Noah Moore, Staff Writer

Think group chat answers, wandering eyes and slips of paper hidden in sleeves- things of the past?

This week, if you haven’t already taken it, you are likely to take a quick survey about cheating. Teachers schoolwide have been asked to administer it to their fourth-period classes, and an email was sent to South students just this morning.

The survey inquires a number of things on this topic. It lists a number of acts and asks whether the survey-taker believes it is cheating, then later asks whether the survey-taker or people that they know have done these things.
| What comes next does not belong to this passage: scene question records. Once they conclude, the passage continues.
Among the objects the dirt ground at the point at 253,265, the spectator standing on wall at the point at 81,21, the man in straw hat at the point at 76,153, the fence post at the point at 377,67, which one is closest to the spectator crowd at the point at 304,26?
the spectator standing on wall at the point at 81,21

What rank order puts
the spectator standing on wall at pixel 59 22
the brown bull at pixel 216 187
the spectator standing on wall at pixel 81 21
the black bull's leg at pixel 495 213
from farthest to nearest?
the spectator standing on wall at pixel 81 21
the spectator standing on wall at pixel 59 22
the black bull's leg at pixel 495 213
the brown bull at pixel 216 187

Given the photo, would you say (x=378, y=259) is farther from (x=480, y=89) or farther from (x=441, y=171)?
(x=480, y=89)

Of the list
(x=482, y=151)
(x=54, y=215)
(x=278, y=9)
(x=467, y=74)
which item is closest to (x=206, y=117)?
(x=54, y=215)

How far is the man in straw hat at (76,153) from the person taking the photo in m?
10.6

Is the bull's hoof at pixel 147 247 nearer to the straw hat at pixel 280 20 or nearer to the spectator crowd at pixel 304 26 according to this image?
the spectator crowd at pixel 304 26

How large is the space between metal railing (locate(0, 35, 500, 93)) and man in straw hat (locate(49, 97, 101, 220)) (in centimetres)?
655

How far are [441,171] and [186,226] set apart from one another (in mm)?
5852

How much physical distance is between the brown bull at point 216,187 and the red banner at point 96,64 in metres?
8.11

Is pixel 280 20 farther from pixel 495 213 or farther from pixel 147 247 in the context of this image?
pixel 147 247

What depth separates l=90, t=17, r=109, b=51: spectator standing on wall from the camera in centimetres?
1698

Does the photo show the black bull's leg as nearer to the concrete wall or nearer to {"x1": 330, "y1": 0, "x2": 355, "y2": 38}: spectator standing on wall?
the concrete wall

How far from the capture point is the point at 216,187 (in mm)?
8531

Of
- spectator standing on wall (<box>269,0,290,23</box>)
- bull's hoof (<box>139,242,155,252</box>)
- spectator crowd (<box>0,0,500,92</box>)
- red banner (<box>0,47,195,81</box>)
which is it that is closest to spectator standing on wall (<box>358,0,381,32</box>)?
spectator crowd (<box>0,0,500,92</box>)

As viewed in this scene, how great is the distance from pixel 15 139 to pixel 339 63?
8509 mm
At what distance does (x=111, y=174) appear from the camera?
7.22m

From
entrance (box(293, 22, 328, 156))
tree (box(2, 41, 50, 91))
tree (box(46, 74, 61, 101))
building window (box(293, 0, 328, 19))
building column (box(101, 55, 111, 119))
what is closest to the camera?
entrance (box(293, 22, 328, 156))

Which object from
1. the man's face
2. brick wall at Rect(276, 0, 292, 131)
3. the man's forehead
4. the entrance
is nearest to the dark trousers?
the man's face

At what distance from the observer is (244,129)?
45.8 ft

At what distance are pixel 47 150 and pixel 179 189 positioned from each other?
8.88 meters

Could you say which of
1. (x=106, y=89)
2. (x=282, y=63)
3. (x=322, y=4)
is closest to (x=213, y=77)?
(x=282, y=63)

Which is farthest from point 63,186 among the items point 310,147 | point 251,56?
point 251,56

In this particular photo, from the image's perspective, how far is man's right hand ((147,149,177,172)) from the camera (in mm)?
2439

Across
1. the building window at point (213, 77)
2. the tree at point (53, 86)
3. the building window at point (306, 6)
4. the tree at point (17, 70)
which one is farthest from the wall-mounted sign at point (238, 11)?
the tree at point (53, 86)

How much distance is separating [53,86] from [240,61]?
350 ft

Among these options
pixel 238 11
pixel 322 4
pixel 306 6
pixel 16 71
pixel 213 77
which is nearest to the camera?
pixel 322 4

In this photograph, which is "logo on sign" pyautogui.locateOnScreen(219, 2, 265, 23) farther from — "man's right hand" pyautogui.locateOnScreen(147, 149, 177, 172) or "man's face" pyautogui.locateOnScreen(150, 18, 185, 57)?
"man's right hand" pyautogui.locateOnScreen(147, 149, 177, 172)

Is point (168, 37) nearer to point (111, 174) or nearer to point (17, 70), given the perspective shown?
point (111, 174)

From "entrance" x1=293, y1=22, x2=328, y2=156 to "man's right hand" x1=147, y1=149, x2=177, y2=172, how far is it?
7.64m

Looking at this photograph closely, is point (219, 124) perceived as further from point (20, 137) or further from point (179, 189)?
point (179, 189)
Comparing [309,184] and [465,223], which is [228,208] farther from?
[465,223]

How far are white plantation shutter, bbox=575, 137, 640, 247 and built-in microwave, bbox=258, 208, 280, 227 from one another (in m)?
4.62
The survey closes by asking the participant what justifies cheating and lists options varying from “Pressure to get good grades” to “Course work is irrelevant/unimportant.”

South English teacher Kristin Wintin was part of a group of teachers who conceived the idea. She says that last year’s digital citizenship lessons promoted teachers to wonder about cheating in the digital age. Over time, the discussion became more organized and has thus far culminated in the survey.

The survey reflects a growing effort to diagnose the cheating issue at South. The aims are to isolate the main issues and pinpoint the specific actions that South needs to address. South hopes that this provides the administration with a starting place for future cheating-related adjustments inside and outside the classroom.

Where will this take us? What’s the next course of action?  “I don’t know exactly what is going to happen,” Wintin said. However, she mentions possibilities ranging from a clearer South policy on cheating to a more unified curriculum overall. “It all depends on what we find.”